Morten Lauridsen (b1943), the first of four contemporary composers in this programme, has been Professor of Composition at the Thornton School of Music at the University of Southern California for over thirty years. He has been described as ‘…the only American composer in history who can be called a mystic, [whose] probing, serene work contains an elusive and indefinable ingredient which leaves the impression that all the questions have been answered’. O magnum mysterium was premiered in 1994 by the Los Angeles Master Chorale—for whom Lauridsen was composer-in-residence from 1994 to 2001—and has since become one of his most performed works. The text is from the liturgy of matins for Christmas Day and focuses on the birth of Christ as a wondrous and yet mysterious event, in that the Son of God was born in such humble circumstances, unbeknownst to the world at large. Lauridsen himself states that ‘For centuries, composers have been inspired by the beautiful O magnum mysterium text depicting the birth of the newborn King amongst the lowly animals and shepherds. This affirmation of God’s grace to the meek and the adoration of the Blessed Virgin are celebrated in my setting through a quiet song of profound inner joy’.
Composed a little earlier in 1987 for a pilgrimage by Pope John Paul II to his native Poland, Totus tuus by Henryk Górecki (b1933) was first performed on 14 June in the same year by the Choir of the Warsaw Academy of Catholic Theology at a High Mass celebrated by the Pope.

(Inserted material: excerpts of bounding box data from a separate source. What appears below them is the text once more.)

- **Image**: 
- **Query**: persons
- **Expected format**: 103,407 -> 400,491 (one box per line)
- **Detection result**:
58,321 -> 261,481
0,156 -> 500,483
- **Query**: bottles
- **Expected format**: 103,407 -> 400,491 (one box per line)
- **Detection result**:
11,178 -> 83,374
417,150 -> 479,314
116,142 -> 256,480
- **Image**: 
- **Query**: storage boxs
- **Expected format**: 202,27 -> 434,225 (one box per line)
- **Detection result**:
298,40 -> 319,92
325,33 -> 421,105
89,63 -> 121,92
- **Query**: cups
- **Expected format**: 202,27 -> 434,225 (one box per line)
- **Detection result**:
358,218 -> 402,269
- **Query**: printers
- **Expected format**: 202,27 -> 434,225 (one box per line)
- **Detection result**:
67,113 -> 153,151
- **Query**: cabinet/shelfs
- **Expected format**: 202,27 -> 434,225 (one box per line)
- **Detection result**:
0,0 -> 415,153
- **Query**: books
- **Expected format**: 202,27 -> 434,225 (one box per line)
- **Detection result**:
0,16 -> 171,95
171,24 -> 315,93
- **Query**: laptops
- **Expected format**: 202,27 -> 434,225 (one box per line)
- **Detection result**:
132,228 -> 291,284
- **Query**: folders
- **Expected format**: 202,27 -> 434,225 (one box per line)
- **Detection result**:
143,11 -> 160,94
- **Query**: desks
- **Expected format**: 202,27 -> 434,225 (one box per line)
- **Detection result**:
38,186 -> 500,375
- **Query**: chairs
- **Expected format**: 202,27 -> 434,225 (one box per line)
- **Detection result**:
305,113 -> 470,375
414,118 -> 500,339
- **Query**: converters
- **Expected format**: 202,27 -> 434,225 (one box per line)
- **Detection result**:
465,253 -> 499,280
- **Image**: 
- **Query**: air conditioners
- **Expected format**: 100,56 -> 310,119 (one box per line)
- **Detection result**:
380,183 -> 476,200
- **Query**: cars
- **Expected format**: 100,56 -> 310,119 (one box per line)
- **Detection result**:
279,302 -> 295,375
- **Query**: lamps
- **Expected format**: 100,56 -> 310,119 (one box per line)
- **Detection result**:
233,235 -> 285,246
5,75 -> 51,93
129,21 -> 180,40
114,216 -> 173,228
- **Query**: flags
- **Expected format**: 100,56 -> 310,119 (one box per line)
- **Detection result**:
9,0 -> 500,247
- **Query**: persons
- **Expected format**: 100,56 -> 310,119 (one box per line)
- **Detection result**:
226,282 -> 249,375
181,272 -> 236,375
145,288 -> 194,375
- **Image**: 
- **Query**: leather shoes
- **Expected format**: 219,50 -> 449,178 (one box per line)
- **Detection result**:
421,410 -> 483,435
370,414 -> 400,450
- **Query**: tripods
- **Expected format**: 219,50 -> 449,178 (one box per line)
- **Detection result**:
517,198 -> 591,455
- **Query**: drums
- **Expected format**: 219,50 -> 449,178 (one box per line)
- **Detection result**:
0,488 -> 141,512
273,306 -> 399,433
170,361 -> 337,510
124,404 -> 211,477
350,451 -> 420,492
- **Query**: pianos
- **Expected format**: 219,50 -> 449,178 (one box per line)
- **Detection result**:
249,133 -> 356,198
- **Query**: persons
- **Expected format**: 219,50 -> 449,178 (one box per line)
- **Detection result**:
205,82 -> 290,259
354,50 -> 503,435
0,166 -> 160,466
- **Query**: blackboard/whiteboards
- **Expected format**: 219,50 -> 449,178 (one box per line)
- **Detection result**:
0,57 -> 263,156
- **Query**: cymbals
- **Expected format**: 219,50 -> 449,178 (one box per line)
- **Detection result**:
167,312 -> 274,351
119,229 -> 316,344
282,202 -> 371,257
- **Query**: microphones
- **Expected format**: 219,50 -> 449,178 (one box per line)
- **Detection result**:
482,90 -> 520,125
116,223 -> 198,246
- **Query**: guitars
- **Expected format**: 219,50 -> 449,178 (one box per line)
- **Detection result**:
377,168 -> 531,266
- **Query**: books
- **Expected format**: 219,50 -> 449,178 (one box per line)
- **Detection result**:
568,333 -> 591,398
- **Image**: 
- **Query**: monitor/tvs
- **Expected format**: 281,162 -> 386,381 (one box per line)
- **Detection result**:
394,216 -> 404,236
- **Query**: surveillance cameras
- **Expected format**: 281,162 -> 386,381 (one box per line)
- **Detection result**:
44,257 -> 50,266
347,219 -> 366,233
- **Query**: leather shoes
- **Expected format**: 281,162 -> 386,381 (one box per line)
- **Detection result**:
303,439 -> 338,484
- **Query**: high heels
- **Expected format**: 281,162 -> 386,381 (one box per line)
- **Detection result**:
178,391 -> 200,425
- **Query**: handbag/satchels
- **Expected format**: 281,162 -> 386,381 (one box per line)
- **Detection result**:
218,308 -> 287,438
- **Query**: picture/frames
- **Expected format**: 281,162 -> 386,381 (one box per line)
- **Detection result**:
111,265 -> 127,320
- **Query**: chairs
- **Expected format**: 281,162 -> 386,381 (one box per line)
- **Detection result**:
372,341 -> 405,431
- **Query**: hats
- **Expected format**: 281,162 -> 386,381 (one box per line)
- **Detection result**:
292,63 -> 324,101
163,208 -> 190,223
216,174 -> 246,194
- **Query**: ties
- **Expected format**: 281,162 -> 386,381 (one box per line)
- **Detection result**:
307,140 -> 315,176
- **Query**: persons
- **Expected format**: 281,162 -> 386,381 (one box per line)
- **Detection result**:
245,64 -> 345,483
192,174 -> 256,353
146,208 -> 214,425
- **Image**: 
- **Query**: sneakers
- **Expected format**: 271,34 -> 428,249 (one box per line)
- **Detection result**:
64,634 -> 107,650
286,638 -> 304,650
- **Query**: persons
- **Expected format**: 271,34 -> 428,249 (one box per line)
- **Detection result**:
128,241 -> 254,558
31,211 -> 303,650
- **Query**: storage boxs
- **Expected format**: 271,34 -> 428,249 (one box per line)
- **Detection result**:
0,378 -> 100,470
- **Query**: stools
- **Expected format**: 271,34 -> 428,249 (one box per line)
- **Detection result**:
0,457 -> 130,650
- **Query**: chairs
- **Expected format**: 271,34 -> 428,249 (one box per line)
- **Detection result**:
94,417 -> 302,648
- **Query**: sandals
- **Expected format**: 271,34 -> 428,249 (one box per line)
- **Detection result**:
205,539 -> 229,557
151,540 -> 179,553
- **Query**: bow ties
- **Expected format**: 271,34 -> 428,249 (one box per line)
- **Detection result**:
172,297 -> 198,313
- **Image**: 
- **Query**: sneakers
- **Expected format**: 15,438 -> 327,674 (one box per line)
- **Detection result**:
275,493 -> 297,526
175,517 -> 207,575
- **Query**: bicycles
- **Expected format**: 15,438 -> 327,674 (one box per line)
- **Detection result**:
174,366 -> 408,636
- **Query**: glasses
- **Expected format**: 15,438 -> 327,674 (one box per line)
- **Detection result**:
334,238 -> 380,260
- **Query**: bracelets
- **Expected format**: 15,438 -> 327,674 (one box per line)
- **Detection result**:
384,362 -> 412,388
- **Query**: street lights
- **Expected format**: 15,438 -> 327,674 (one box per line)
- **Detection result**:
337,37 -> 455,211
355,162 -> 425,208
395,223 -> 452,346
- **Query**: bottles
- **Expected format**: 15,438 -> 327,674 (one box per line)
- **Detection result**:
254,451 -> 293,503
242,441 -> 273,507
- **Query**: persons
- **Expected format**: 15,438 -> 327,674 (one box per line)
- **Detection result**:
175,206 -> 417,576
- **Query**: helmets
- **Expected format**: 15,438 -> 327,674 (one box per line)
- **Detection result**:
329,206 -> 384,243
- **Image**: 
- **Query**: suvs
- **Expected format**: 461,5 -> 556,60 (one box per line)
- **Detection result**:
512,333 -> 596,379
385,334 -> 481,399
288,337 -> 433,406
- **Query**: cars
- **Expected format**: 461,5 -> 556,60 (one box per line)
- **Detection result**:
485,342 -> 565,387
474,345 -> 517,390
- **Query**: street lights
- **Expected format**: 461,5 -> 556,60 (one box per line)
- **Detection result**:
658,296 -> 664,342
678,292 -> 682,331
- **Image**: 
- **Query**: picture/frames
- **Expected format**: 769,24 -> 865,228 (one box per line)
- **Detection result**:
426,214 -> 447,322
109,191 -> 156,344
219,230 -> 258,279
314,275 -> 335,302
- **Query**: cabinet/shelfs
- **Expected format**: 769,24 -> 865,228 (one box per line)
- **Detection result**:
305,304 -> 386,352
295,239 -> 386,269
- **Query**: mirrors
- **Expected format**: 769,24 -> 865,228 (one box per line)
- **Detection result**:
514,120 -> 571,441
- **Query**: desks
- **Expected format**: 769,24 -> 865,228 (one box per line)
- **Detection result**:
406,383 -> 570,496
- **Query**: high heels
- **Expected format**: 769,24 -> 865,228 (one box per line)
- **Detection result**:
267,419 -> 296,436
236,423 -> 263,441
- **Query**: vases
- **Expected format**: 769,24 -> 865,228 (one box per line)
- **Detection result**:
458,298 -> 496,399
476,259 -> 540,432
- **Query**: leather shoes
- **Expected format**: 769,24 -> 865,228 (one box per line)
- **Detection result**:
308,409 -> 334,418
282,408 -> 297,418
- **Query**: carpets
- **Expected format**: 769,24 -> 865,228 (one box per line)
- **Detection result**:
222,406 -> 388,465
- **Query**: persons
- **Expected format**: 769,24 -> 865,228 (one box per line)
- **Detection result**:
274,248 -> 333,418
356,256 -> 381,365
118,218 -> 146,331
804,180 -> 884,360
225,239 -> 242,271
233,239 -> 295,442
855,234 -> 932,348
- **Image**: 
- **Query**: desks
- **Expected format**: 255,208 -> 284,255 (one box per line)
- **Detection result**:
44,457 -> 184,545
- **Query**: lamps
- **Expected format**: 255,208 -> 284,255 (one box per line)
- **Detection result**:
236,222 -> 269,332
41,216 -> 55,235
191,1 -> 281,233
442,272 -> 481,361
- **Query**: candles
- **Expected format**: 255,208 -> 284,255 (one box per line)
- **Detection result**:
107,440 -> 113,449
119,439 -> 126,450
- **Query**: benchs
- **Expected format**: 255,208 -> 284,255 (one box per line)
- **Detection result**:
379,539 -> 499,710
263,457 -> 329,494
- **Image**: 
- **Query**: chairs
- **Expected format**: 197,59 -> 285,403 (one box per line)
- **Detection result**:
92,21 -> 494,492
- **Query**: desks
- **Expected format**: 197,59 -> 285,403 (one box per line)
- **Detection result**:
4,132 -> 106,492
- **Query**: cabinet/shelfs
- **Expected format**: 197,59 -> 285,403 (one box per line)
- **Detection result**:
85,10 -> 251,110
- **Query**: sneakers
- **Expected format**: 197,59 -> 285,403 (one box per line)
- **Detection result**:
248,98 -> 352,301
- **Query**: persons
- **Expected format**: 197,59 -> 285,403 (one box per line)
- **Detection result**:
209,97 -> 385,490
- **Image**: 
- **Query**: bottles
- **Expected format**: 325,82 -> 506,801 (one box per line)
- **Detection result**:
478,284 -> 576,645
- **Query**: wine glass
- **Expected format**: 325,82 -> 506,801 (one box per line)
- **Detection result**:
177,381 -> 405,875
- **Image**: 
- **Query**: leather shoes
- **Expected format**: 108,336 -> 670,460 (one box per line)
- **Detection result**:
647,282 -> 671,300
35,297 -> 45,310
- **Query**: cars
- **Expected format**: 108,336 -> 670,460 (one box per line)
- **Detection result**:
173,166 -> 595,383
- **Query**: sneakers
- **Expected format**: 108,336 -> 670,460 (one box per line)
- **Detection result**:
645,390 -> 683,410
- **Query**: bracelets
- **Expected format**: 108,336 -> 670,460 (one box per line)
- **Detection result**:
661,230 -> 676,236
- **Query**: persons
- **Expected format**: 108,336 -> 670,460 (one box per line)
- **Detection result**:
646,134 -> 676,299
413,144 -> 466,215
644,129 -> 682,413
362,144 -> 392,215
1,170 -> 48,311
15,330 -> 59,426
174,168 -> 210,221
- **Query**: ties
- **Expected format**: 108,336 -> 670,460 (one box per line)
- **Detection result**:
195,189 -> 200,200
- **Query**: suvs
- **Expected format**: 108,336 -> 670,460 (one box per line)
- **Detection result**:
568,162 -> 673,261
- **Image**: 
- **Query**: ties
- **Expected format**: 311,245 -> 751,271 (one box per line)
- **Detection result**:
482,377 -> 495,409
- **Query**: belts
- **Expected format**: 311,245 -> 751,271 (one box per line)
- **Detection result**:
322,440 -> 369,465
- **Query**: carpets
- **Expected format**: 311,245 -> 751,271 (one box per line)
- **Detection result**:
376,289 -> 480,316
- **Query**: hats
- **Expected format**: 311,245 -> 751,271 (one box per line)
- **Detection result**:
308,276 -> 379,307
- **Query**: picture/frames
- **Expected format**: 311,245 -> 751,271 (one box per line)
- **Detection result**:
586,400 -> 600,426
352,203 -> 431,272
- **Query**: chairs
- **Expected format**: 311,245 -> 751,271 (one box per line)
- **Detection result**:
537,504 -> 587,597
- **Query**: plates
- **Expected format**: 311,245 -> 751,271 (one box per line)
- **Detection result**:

The text is Marian and was extracted from a poem by the contemporary Polish writer Maria Boguslawska. Not one to court publicity, Górecki came to international attention during the 1970s when his most renowned work, Symphony No 3, received its first recording. The simple homophonic nature of Totus tuus lends a luminous quality to the chant-like minimalism with much repetition leading to an intense statement of faith.
From 1977, when he became a member of the Russian Orthodox Church, John Tavener’s (1944-2013) musical output has been dominated by religious texts and music, and largely influenced by the music of the Orthodox Church. Tavener first came to prominence with such works as The Whale and The Protecting Veil, the latter of which was a commission for the BBC Proms in 1989. Written for unaccompanied choir, Song for Athene is perhaps his best known work; written in 1993 it was notably performed at the funeral of Diana, Princess of Wales in Westminster Abbey four years later, watched by a huge global audience.
The most recent work on this disc, Hope finds a way by Jonathan Roberts (b1983) is an example of the charitable activities of the Armonico Consort in supporting music education, and was written by younger members of the group. First performed in one of the Consort’s Christmas concerts. Christopher Monks states that ‘Jonathan Roberts has been an assistant for our workshops for some time and we’ve been training him up for two or three years now. He thrust this piece in front of us and I think it’s very, very beautiful’. The text is by Vaughan Roberts, and the work is scored for harp and upper voices.